Hands of Mercy Everywhere — putting young mothers on a trajectory toward a happy ending
For most teenage girls, the prospect of an unexpected pregnancy means entering a dark place bereft of hope and full of challenges that cannot possibly be met. For many, the situation resembles more punishment than blessing. At Hands of Mercy Everywhere (H.O.M.E.), a maternity home in Belleview, the goal is to foster a nurturing environment that puts young girls on a trajectory toward a happy ending, or at least one that avoids the tragic outcomes that are all too common.
Founder and CEO of H.O.M.E., Diane Schofield, explains that many young girls are victims of mental and sexual abuse or have parents in jail or have been neglected or even abandoned. In their trauma, “these young girls are looking for love in all the wrong places. It shouldn’t be a punishment for them because they are carrying a child,” Schofield said. She says that girls may think the only options for them are abortion or adoption, becoming a good parent not among them.
H.O.M.E. provides access to education and health care that would have been denied these young girls, and it comes with providing life lessons with Christian values. In the past 18 years, H.O.M.E. has grown to become one of the largest maternity homes in the state of Florida and currently houses 17 girls and six babies.
Through the Florida Department of Children and Families, girls come to H.O.M.E. and most bring with them a life deficient of proper rearing. Once at H.O.M.E., girls begin to receive physical, mental and spiritual development they had likely never experienced.
“They’ve been placed with us through a court order because a parent abused, abandoned or neglected them,” Schofield said. “We have tons of parenting classes and we work with them on tutoring. When they go back to school, we work with them on daycare.”
At H.O.M.E. it is much more than just a safe space for troubled girls. The teens learn valuable life skills, interpersonal skills such as simple things like how to speak to an adult, apply for a job or even fill out a lease. Most of these girls have never dealt with professional adults and proper etiquette may be sorely lacking. It’s time to grow up, and it happens at H.O.M.E.
For the girls going through a pregnancy or already with a baby, there is the task of not only caring for a child and learning how to be a good parent or citizen, but also completing the necessary education required in society. That means girls miss a lot of school and have a lot of catching up to do – all while going through a pregnancy then raising a baby.
“We do have a really good success rate for them graduating,” Schofield said. “We work a lot with Belleview High School – if a student is behind, we get her caught up real quick.”
Schofield assures that in the program, “We’re there to help them, but not to raise their child for them. If you do that, it would be so easy to get pregnant again. They need to see the process, the good and the bad.”

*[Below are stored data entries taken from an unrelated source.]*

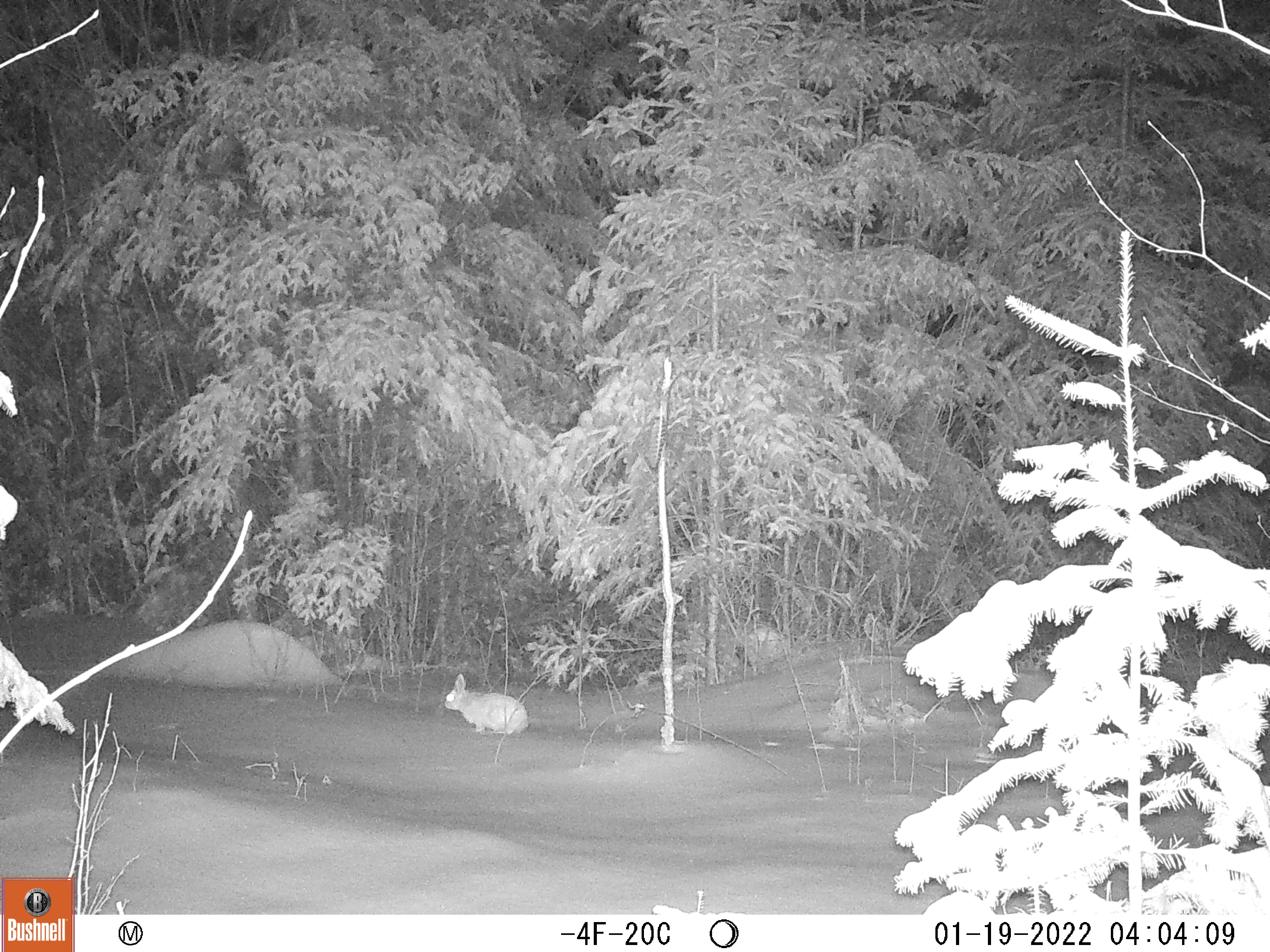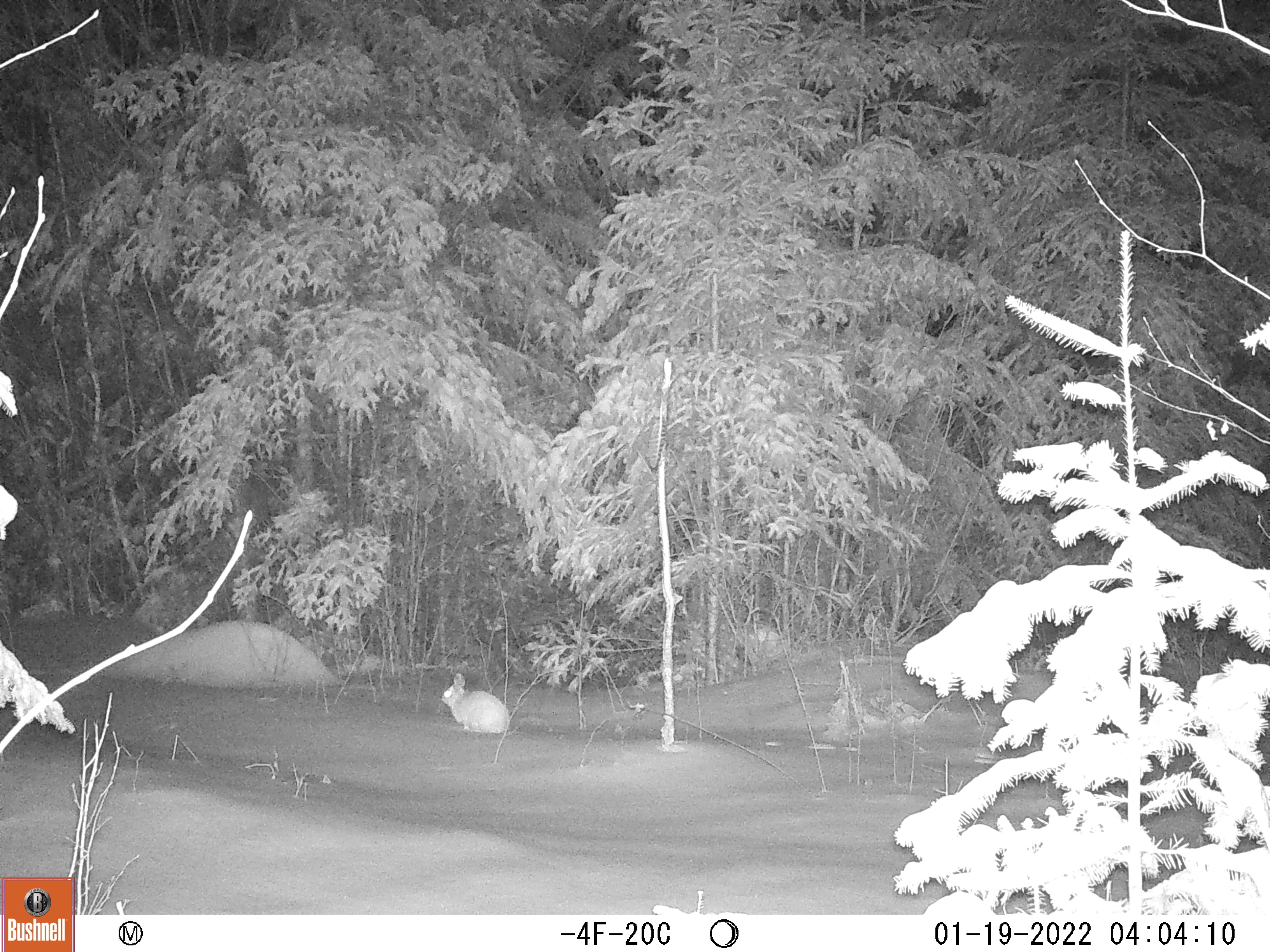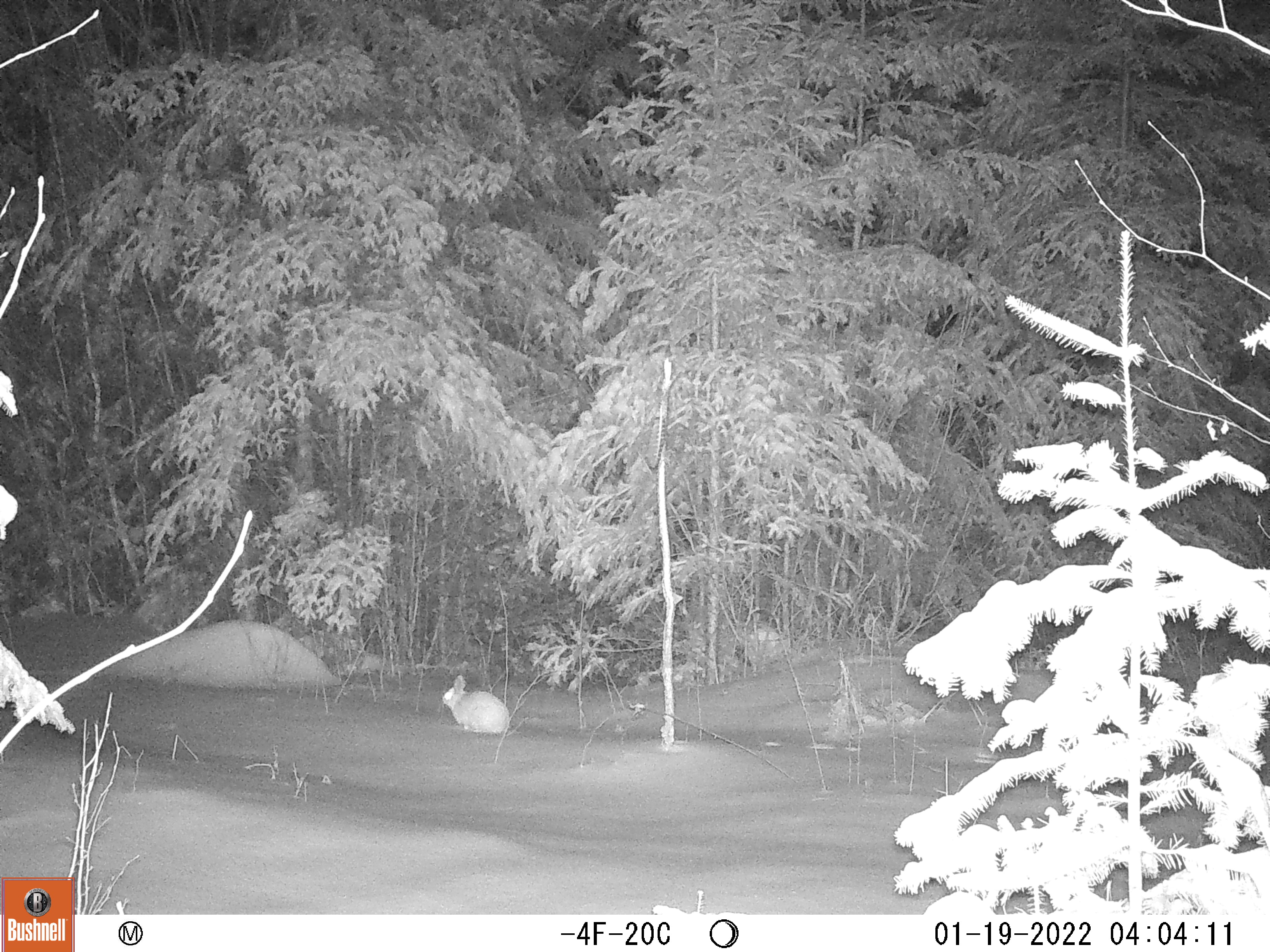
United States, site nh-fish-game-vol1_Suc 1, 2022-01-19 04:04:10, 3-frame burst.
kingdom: Animalia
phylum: Chordata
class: Mammalia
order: Lagomorpha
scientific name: Lagomorpha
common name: rabbit or hare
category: rabbit or hare sp.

The girls at H.O.M.E. all have to pull their weight, performing the chores necessary to make H.O.M.E. a home for all – there is no catering to the girls as if they were guests, and cash allowances are made each month in return. Through it all the girls learn how to be a good parent and how to be responsible and hard working.
When the COVID-19 pandemic hit, instead of falling through the cracks like many others, the staff and girls at H.O.M.E. seized the opportunity to come together to forge ahead in a different manner.

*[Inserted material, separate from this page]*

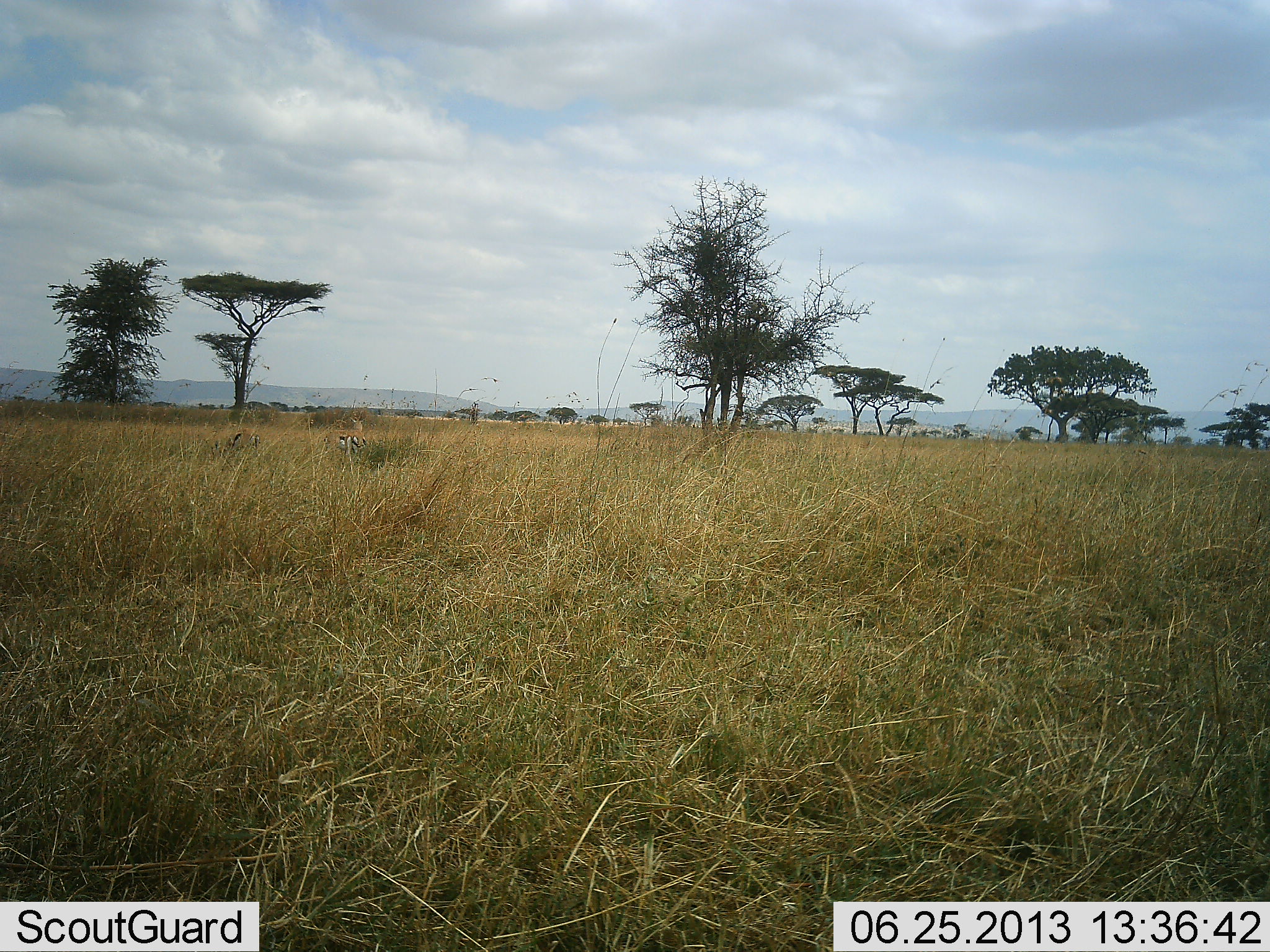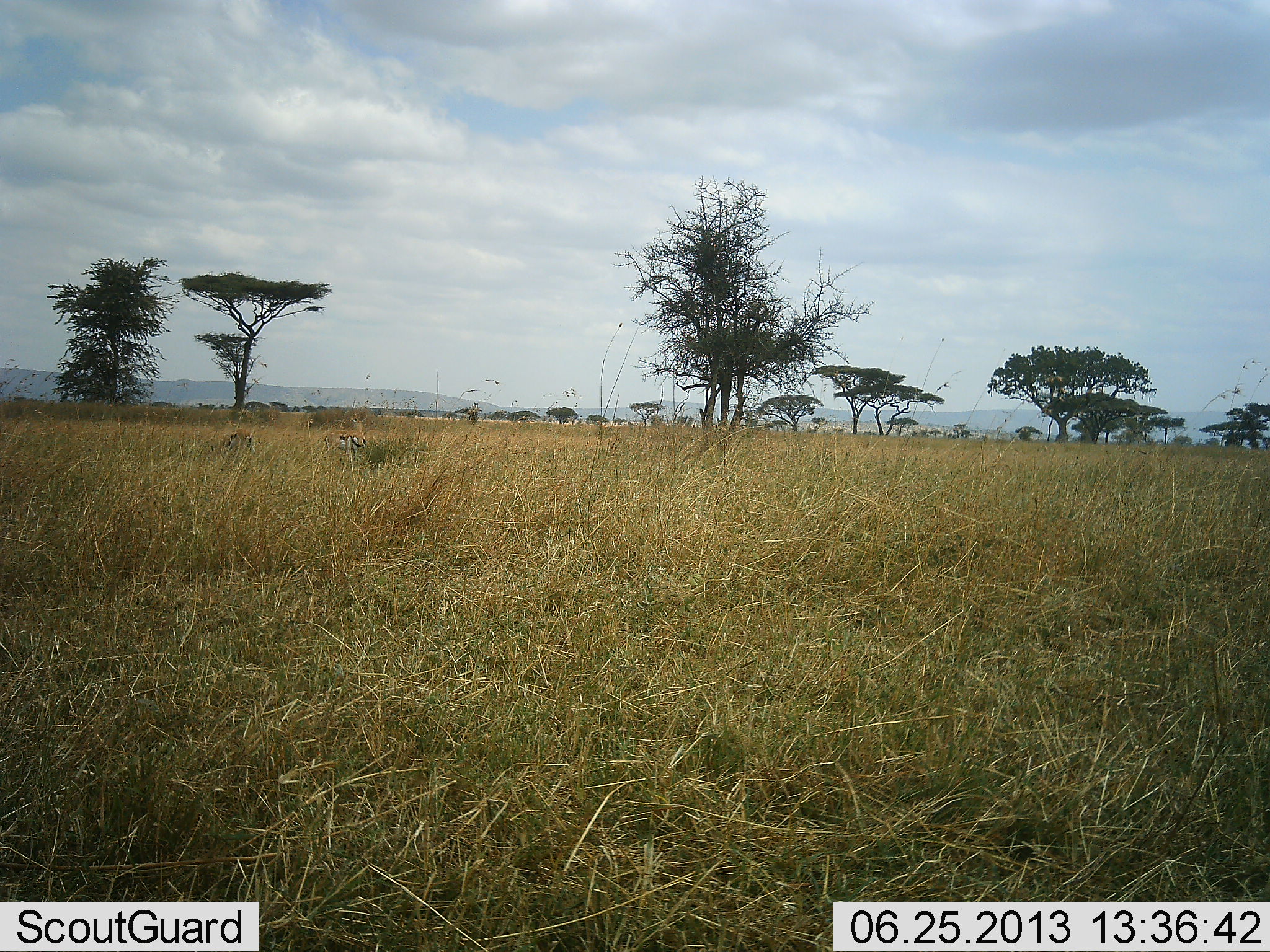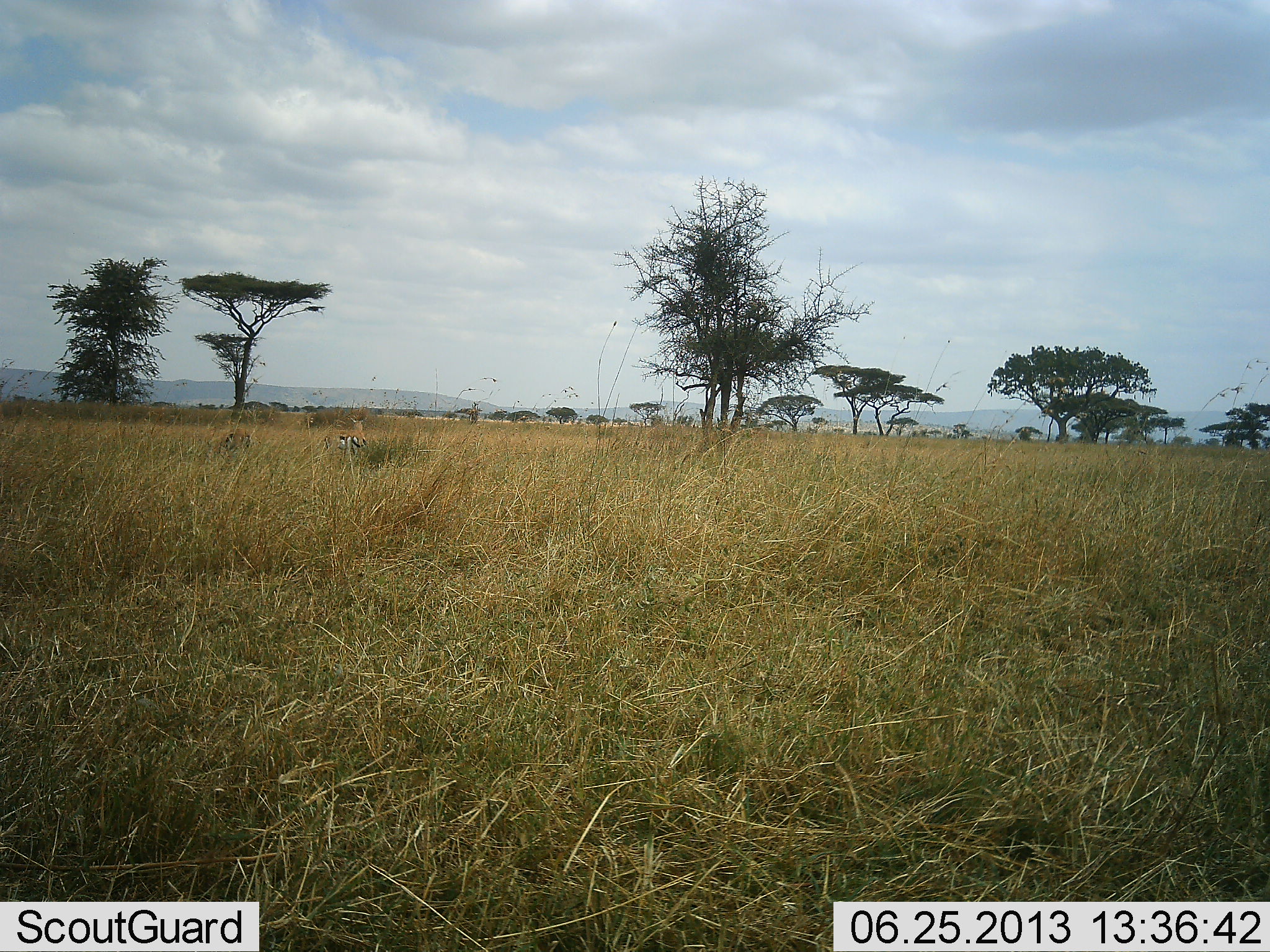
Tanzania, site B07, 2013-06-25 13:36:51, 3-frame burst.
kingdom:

“We have three houses on the same block, and during COVID we turned it into a school and daycare,” Schofield said. “We were the church because you couldn’t go to church; it was a life skill center and a counseling center. I give kudos to our staff that didn’t quit and were willing to be flexible and versatile.
“The girls grew up a lot during that time. There was a lack of knowledge about COVID so they had to rely on us for guidance. It created an amazing bond with all of us.”

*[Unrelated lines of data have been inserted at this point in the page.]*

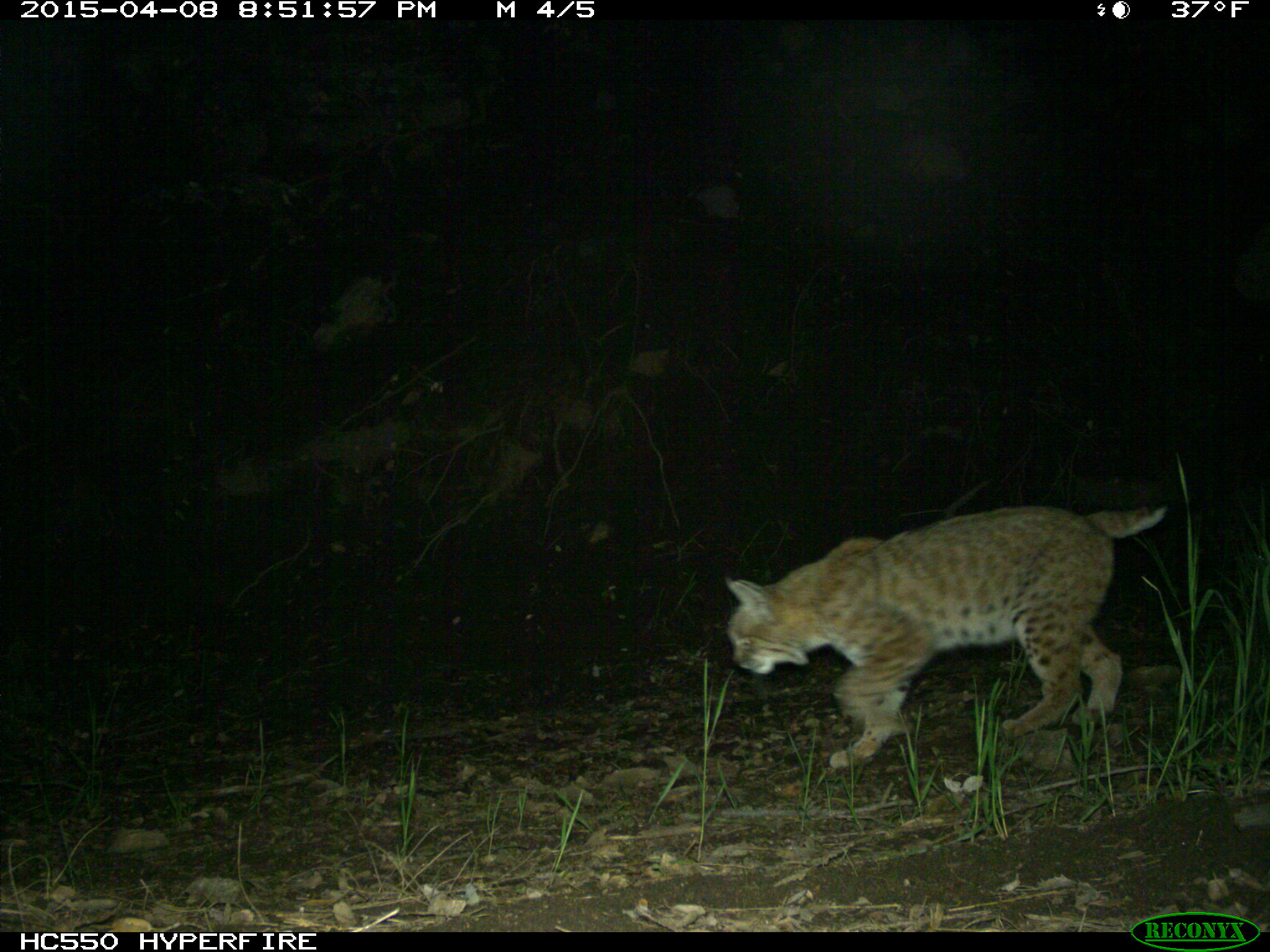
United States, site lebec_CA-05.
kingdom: Animalia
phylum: Chordata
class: Mammalia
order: Carnivora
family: Felidae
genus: Lynx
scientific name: Lynx rufus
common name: bobcat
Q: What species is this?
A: Lynx rufus (bobcat).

The counseling program at H.O.M.E. includes Trust Based Relational Intervention (TBRI), which was designed to meet the needs of children who have experienced “adversity, early harm, toxic stress, and or trauma.” Children who have endured traumatic experiences often hold a distrust of the loving adults in their lives and TBRI is specifically suited to help parents, caregivers and teachers care for children in the proper way that helps instill that necessary trust.
Over the years, the girls who have come through H.O.M.E. have developed special relationships with the staff and the other girls. They know they will never again be alone.
“The bonding that goes on with those girls in that house is special,” Schofield said. “They go their separate ways but they develop a sisterhood. They stay in contact. They stay in contact with the staff.”
Where was once a dark place, light enters for these troubled girls and success is measured in different ways. For some, success means raising a healthy child and embarking on a successful career.
“For me, (success) may be that they’re not abandoning or abusing their baby, or maybe they got their GED,” Schofield said. “We do have a really good success rate of graduating girls.”
To some, that may not seem like much, but from where most of these girls starte, a high school diploma and a healthy baby is a dream come true.